▶ _GIVEN PASSAGE_:
========

The Aphorisms include such sayings as, “Everything flows out and in; everything has its season; all things rise and fall; the pendulum swing expresses itself in everything; the measure of the swing to the right is the measure of the swing to the left; rhythm compensates.”
City officials refused the group’s request. Summum’s leaders sued, and a federal district court ruled in the city’s favor. But a three-judge panel of the appeals court reversed the lower court’s decision, saying it was discriminatory to allow the Fraternal Order of Eagles monument but to deny Summum the same privilege.
City officials appealed for a re-hearing, but the full 10th Circuit deadlocked on the question, meaning the three-judge panel’s decision stood.
The city, with the help of the conservative American Center for Law and Justice, appealed the decision to the Supreme Court, arguing that forcing Pleasant Grove to allow the monument meant other government entities would also have to allow all sorts of monuments on public land.
“Effectively, a city cannot accept a monument posthumously honoring a war hero without also being prepared to accept a monument that lampoons that same hero. Nor may a city accept a display that positively portrays Native American culture unless it is prepared to accept another that disparages that culture,” said attorneys for the city, in their brief asking the high court to review the 10th Circuit’s decision.
In the second half of the 20th century, the Eagles organization donated similar Ten Commandments monoliths to scores of other communities across the nation. Several have been the subject of important court decisions on government religious expressions.
Unlike many other cases regarding such monuments, however, this one does not turn on the First Amendment’s bans on government endorsement or suppression of religion. Instead, it is a free-speech question that animates the case.
“These cases happen to involve Ten Commandments monuments, but it could work the other way. A city that accepted the donation of a statue honoring a local hero could be forced, under the panel’s rulings, to allow a local religious society to erect a Ten Commandments monument -- or for that matter, a cross, a nativity scene, a statue of Zeus, or a Confederate flag,” wrote 10th Circuit Judge Michael McConnell, dissenting from his colleagues’ decision not to review the case.

========

▶ _GIVEN INFORMATION_:
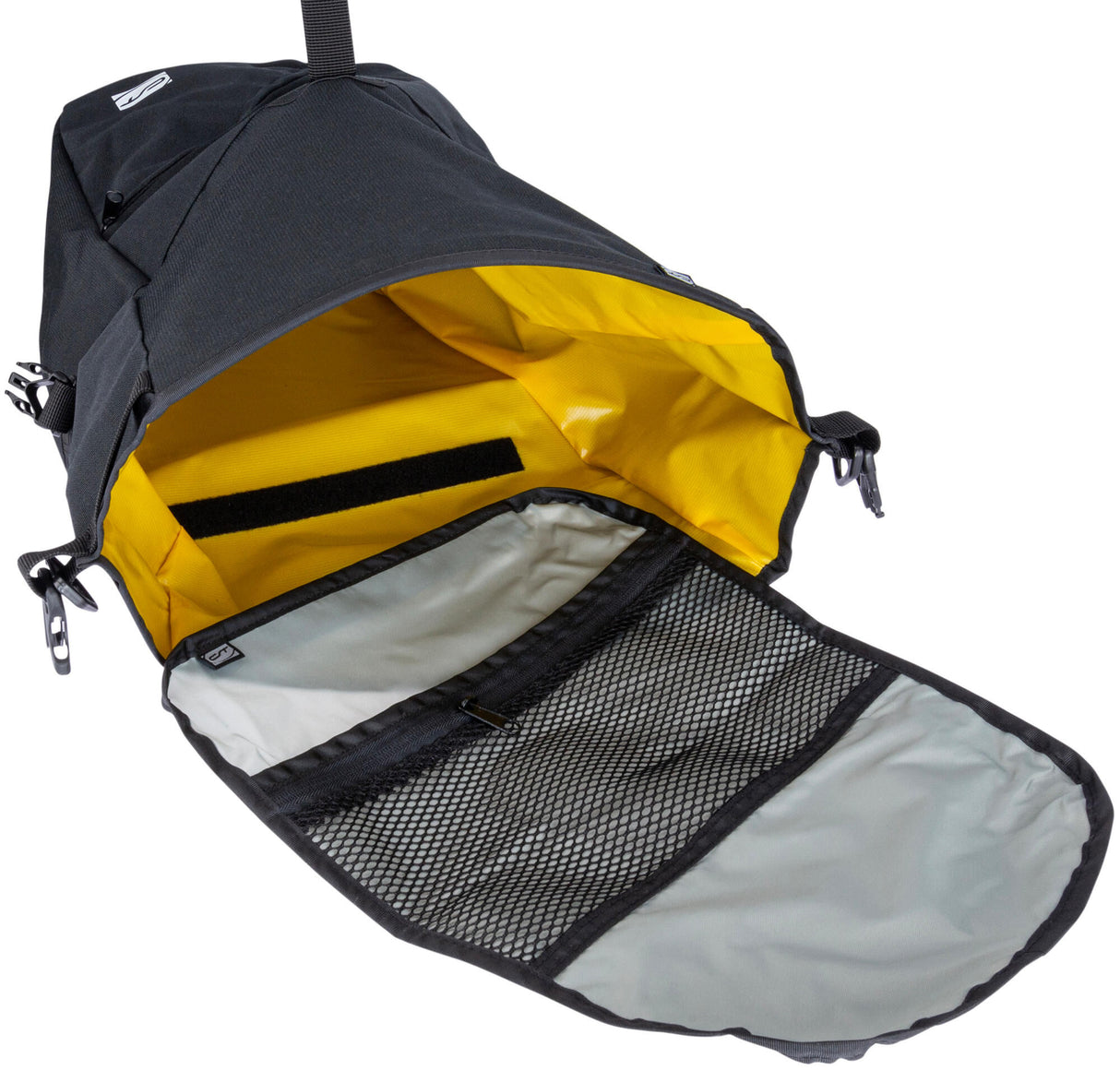 Contec pakaftas transit waterproof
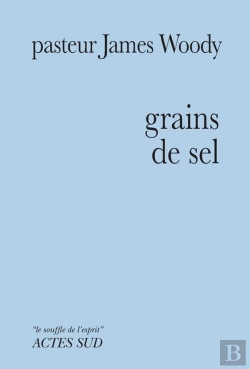 Bertrand.pt - Grains De Sel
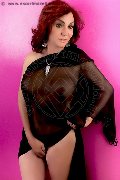 Foto Immagine Hot Fabiola La Cortigiana Trans Udine - 8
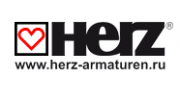 «HERZ Armaturen GmbH»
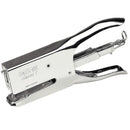 Sp- Stapler Plier Rapid K1 Chrome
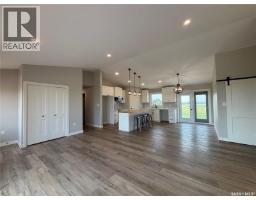 10 Jesse Bay, Last Mountain Lake, SK S0G4V0 Photo 9
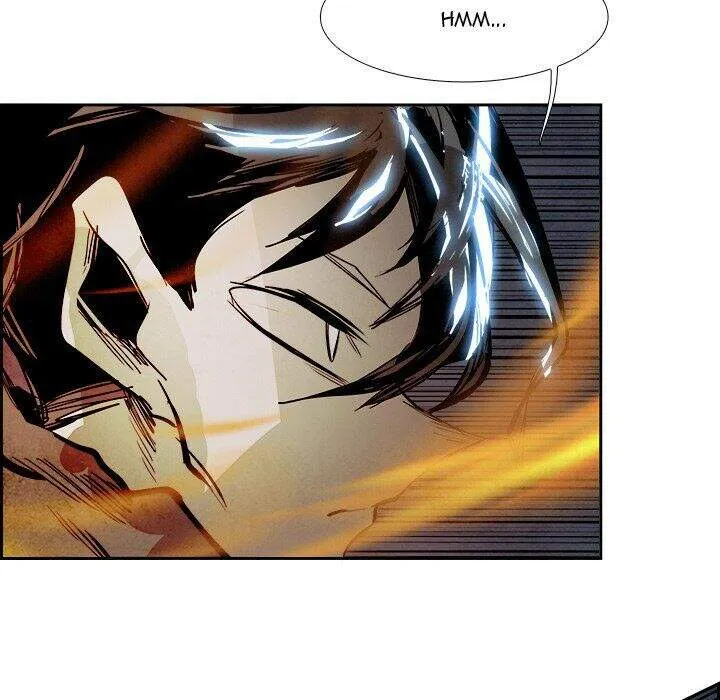 Warble Chapter 166 - TC Truyện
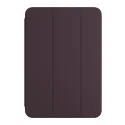 Smart Folio iPad mini Dark Cherry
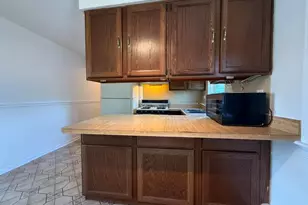 5779 N Northwest Hwy, Chicago, IL 60631 - Photo 6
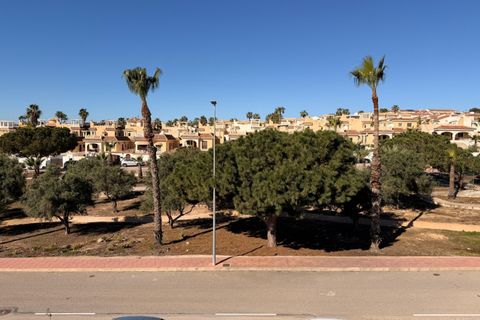 Rækkehus i Ciudad Quesada, Alicante, Ciudad Quesada - € 229.900 | Ref: 6426Q - foto 15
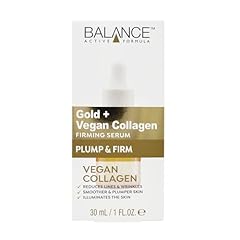 Balance active formula for sale  Delivered anywhere in UK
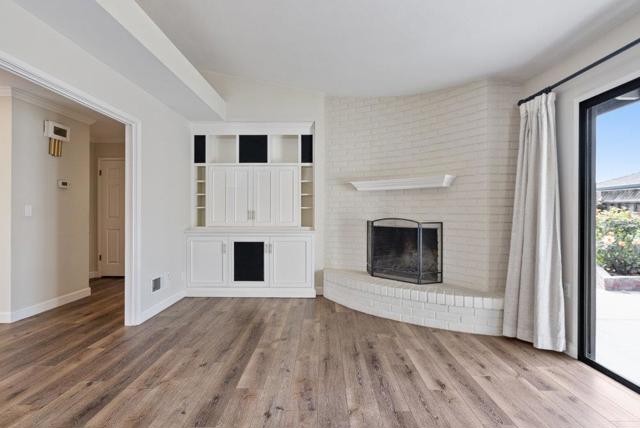 745 Ambrose Drive, Salinas CA: https://media.crmls.org/mediaz/51063f11-2ea8-4b5d-81e0-a00d5a68150a.jpg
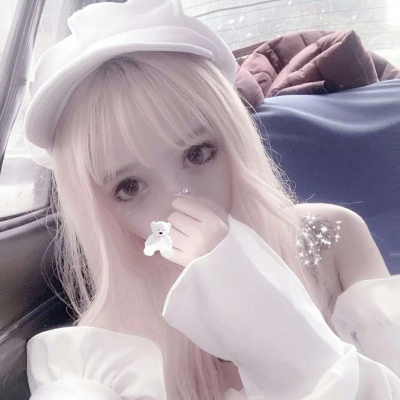 Ůͷ/ ǧ��ǵ����������ڵ��㣬�磬�ټ��ٿ���Ҳ������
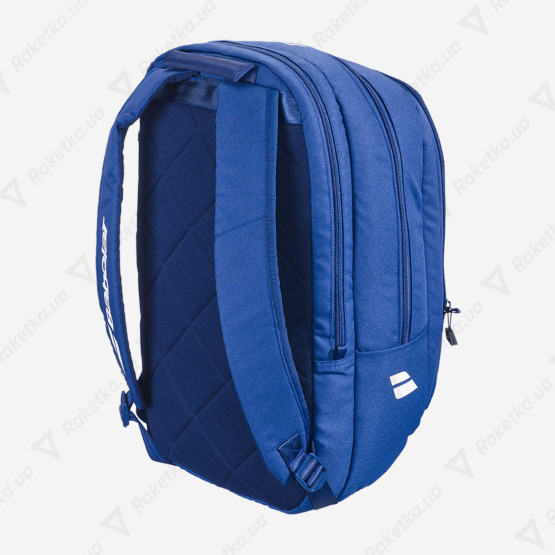 Babolat Court Hero Backpack 753112/102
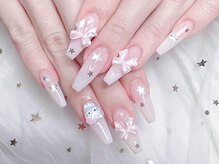 ミナ 池袋店(Mina)
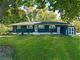 4946 Woodward, Downers Grove, IL 60515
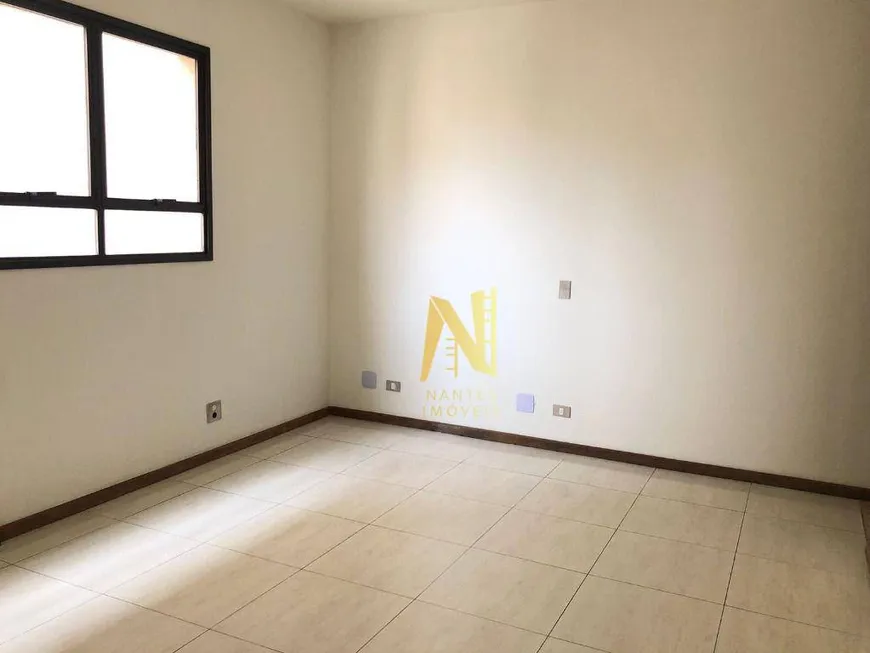 Foto 1 de Sala Comercial à venda, 181m² em Centro, Londrina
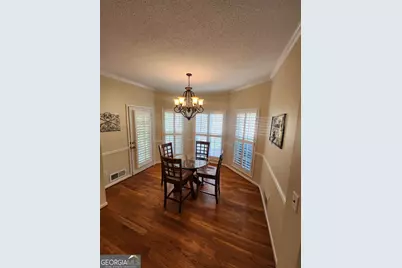 160 Fenwyck Commons, Fayetteville, GA 30214 - Photo 11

========

▶ _PROBLEM 1_: According to the passage on the Pleasant Grove monument dispute, which organization helped the city appeal to the Supreme Court?
▶ _PROBLEM 2_: In the Pleasant Grove monument passage, Judge Michael McConnell names things that a local religious society could be allowed to erect under the panel's rulings. List all of them.

▶ _RESULT 1_: The conservative American Center for Law and Justice.

▶ _RESULT 2_:
- A Ten Commandments monument
- A cross
- A nativity scene
- A statue of Zeus
- A Confederate flag